Oltre venti aziende dell’Isola hanno partecipato a “Sicilia a Sarajevo 2026”, iniziativa organizzata nell’ambito della Settimana della Cucina Italiana nel Mondo. L’obiettivo è rafforzare la presenza delle produzioni siciliane in un mercato considerato strategico per lo sviluppo dell’export. Di seguito la nota diffusa dall’Assessorato regionale all’Agricoltura:


“Dal 6 al 9 luglio 2026 la Bosnia-Erzegovina è stata teatro di un’ambiziosa iniziativa enogastronomica dalla valenza economica e culturale.
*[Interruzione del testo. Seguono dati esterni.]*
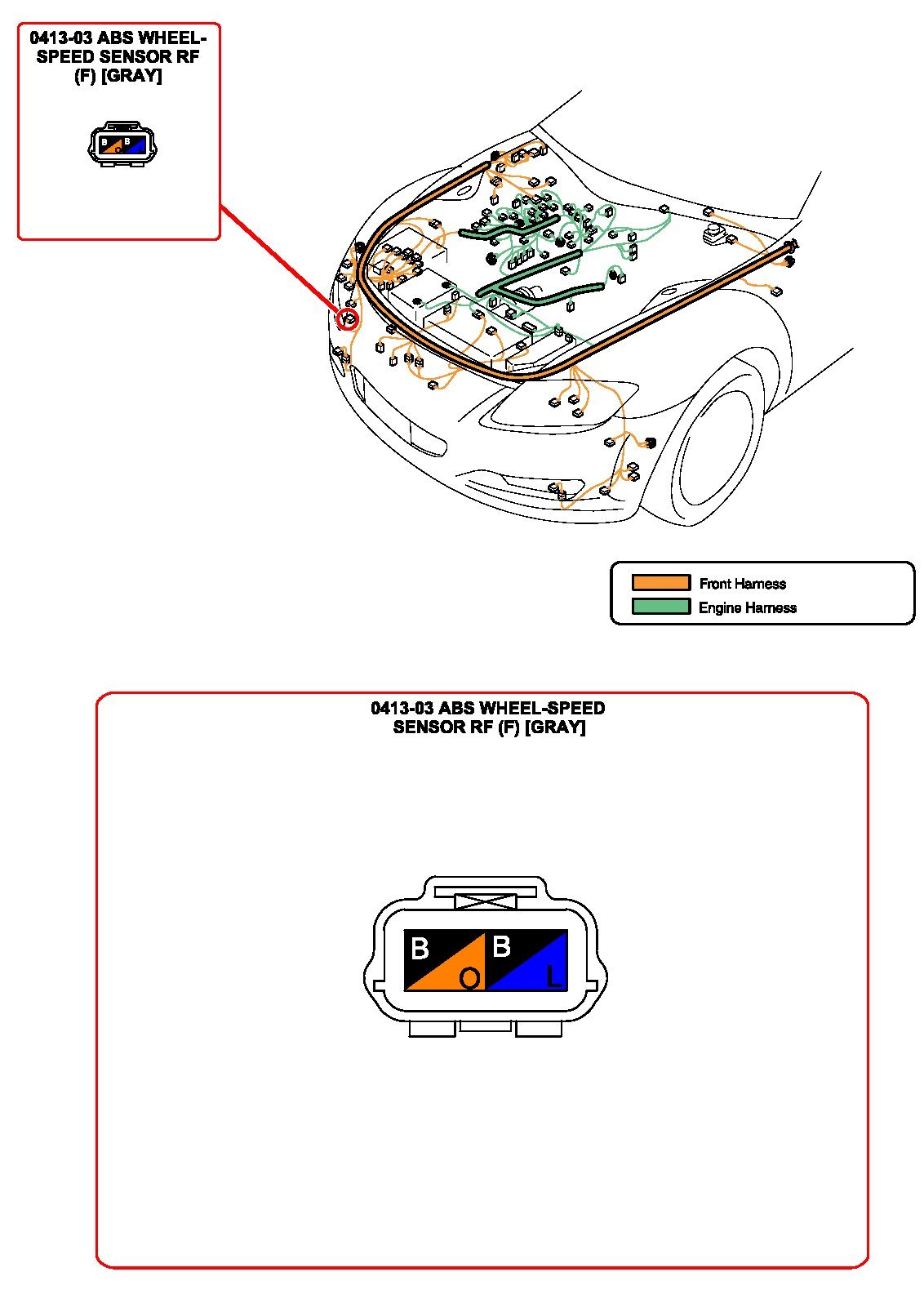 0413-03 ABS WHEEL-SPEED SENSOR RF (F) [GRAY]

B O B L

Front Harness
Engine Harness

0413-03 ABS WHEEL-SPEED SENSOR RF (F) [GRAY]

B O B L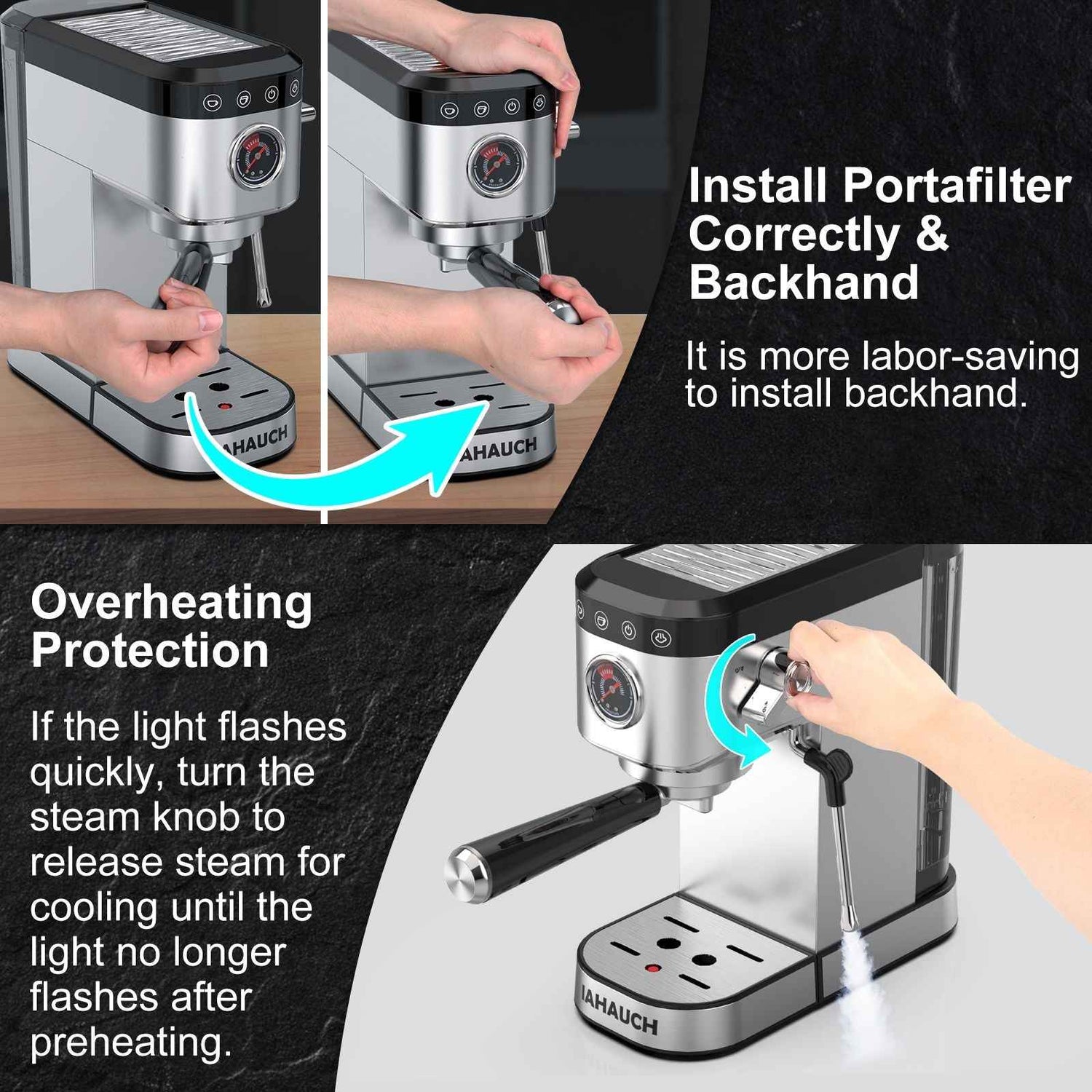 AHAUCH

AHAUCH

Install Portafilter Correctly & Backhand

It is more labor-saving to install backhand.

Overheating Protection

If the light flashes quickly, turn the steam knob to release steam for cooling until the light no longer flashes after preheating.

IAHAUCH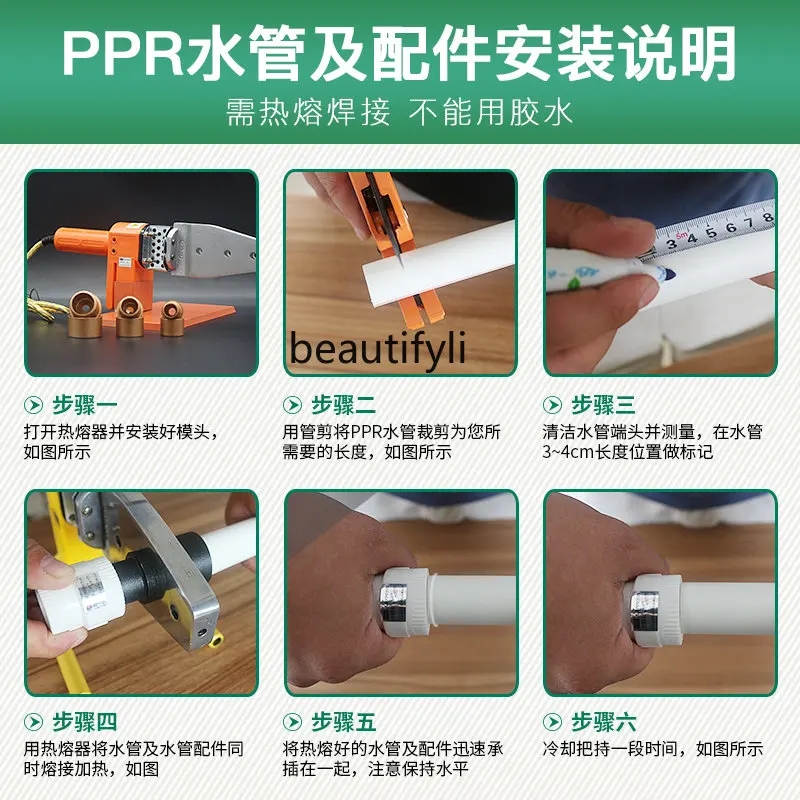 PPR水管及配件安装说明

需热熔焊接 不能用胶水

beautifyli

3 4 5 6 7 8

步骤一
打开热熔器并安装好模头，如图所示

步骤二
用管剪将PPR水管裁剪为您所需要的长度，如图所示

步骤三
清洁水管端头并测量，在水管3~4cm长度位置做标记

步骤四
用热熔器将水管及水管配件同时熔接加热，如图

步骤五
将热熔好的水管及配件迅速承插在一起，注意保持水平

步骤六
冷却把持一段时间，如图所示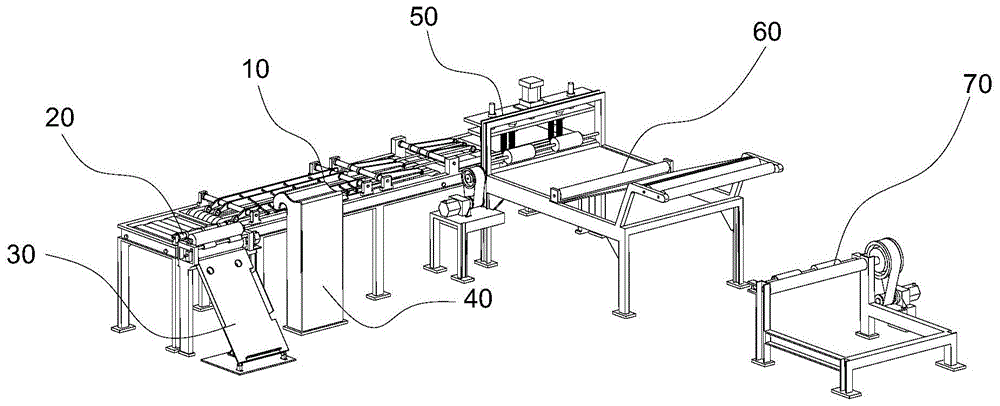 50
60
10
70
20
30
40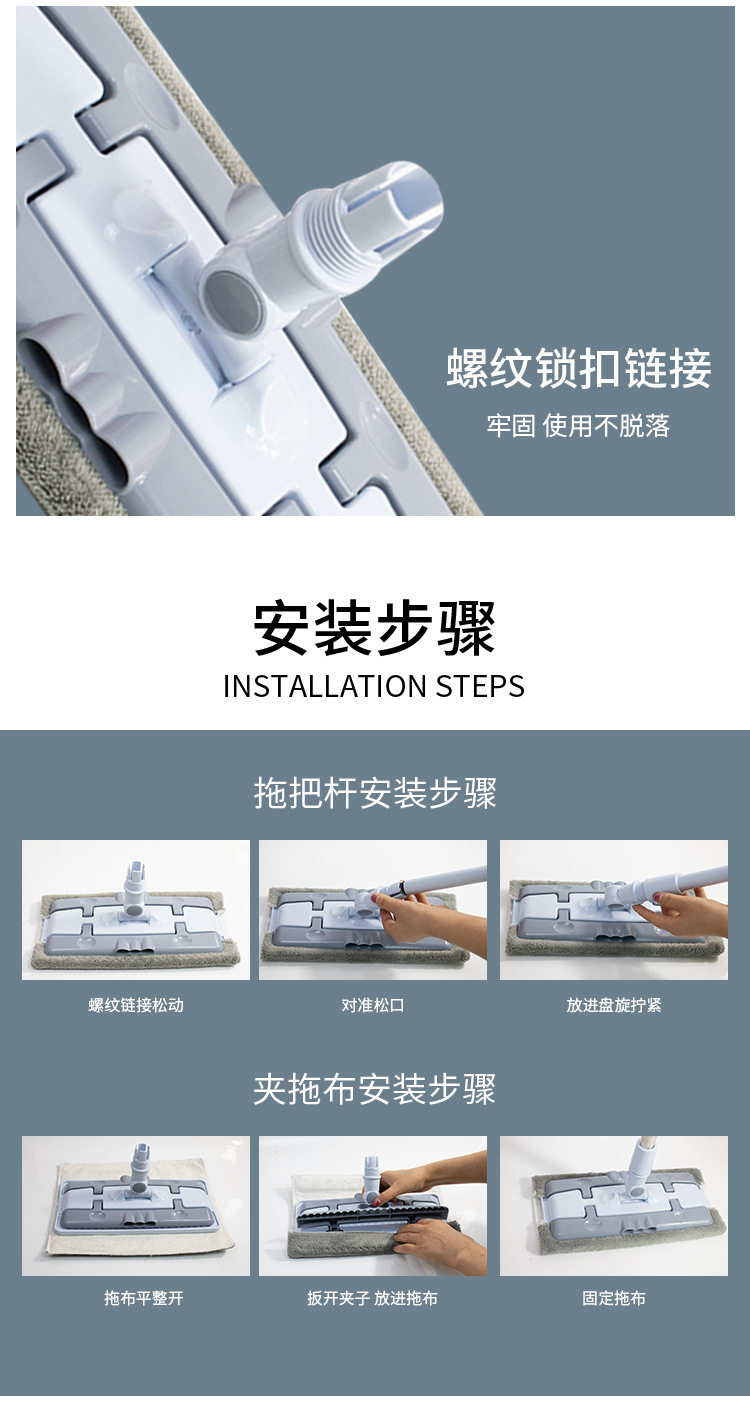 螺纹锁扣链接

牢固 使用不脱落

安装步骤

INSTALLATION STEPS

拖把杆安装步骤

螺纹链接松动

对准松口

放进盘旋拧紧

夹拖布安装步骤

拖布平整开

扳开夹子 放进拖布

固定拖布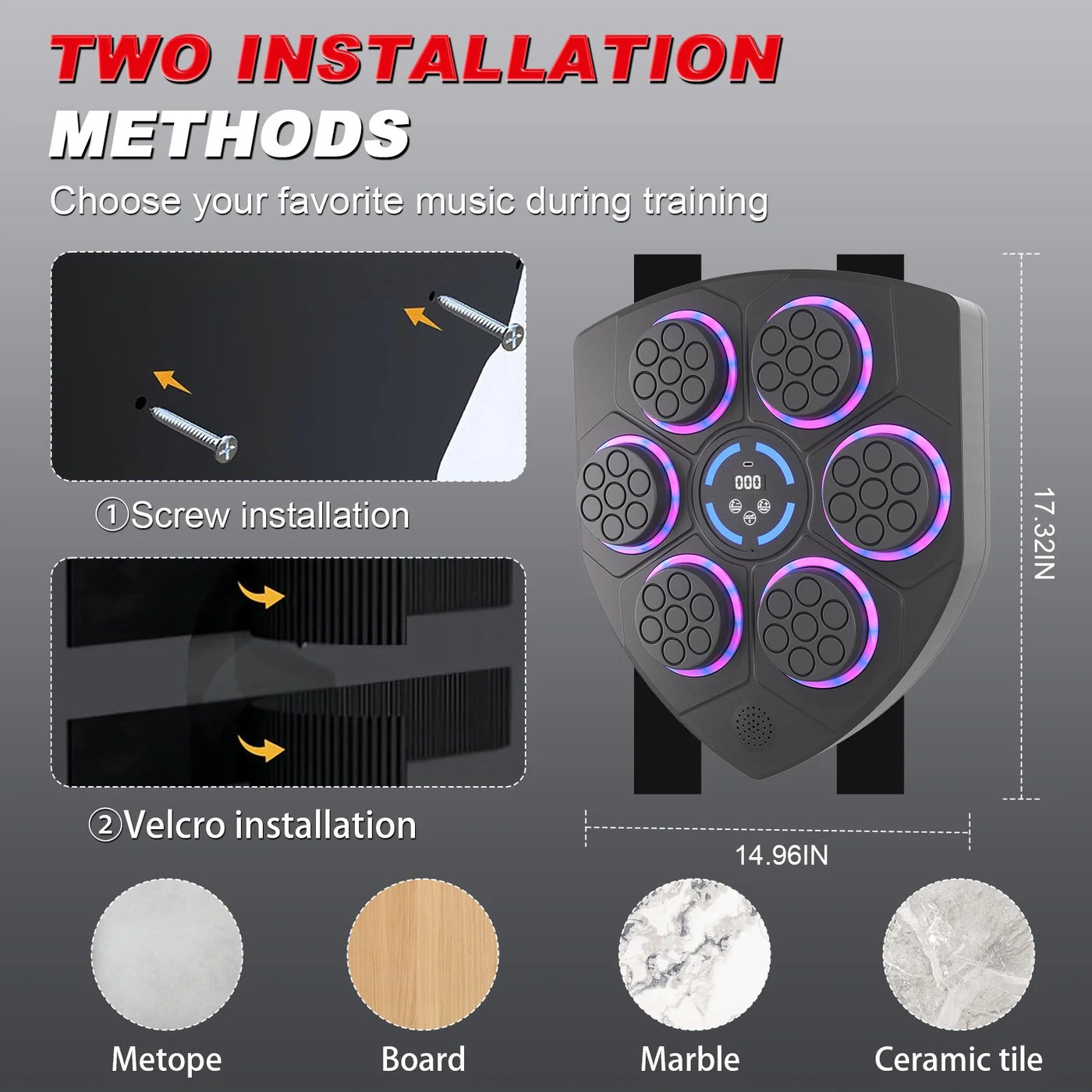 TWO INSTALLATION METHODS

Choose your favorite music during training

①Screw installation

②Velcro installation

000

17.32IN

14.96IN

Metope

Board

Marble

Ceramic tile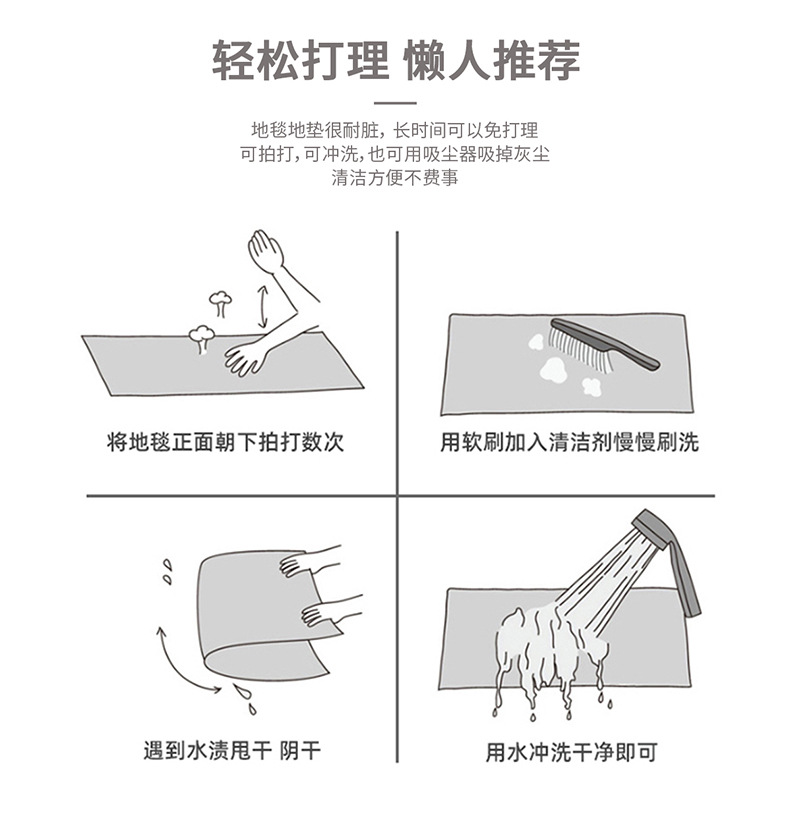 轻松打理 懒人推荐

地毯地垫很耐脏，长时间可以免打理
可拍打，可冲洗，也可用吸尘器吸掉灰尘
清洁方便不费事

将地毯正面朝下拍打数次

用软刷加入清洁剂慢慢刷洗

遇到水渍甩干 阴干

用水冲洗干净即可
In occasione dell’XI edizione della “Settimana della Cucina Italiana nel Mondo”, riconosciuta dall’UNESCO come patrimonio culturale immateriale dell’umanità, l’Ambasciata d’Italia nella capitale bosniaca, in collaborazione con la Regione Siciliana, ha promosso l’iniziativa “Sicilia a Sarajevo 2026 – Diplomazia del gusto e filiere agroalimentari”. Una vetrina importante per i prodotti made in Sicily, che ha visto la partecipazione di oltre 20 aziende dell’Isola. Presente sul posto una delegazione dell’assessorato regionale all’Agricoltura.

«Questa missione è stata un’importante occasione per accompagnare le imprese siciliane verso nuovi mercati e rafforzare la presenza internazionale delle nostre produzioni agroalimentari – dice l’assessore regionale all’Agricoltura, Luca Sammartino – La Bosnia-Erzegovina costituisce una porta di accesso privilegiata verso l’intera area balcanica, un mercato in crescita che offre interessanti prospettive di sviluppo per le aziende della nostra regione. Ringraziamo l’Ambasciata d’Italia a Sarajevo per la preziosa collaborazione che ha reso possibile la realizzazione di questa iniziativa». A guidare sul campo la delegazione siciliana è stato Ignazio Mannino per conto dell’assessorato all’Agricoltura: «Abbiamo portato le eccellenze siciliane del vitivinicolo, dell’olivicolo, del cerealicolo e dei prodotti trasformati della pesca e dell’acquacoltura, perché i mercati di quest’area apprezzano la qualità della nostra terra – commenta Mannino- Un ringraziamento alle istituzioni bosniache e all’Ambasciata d’Italia, rappresentata dalla dott.ssa Castellani, per aver reso possibile questo percorso di promozione dell’identità produttiva siciliana».”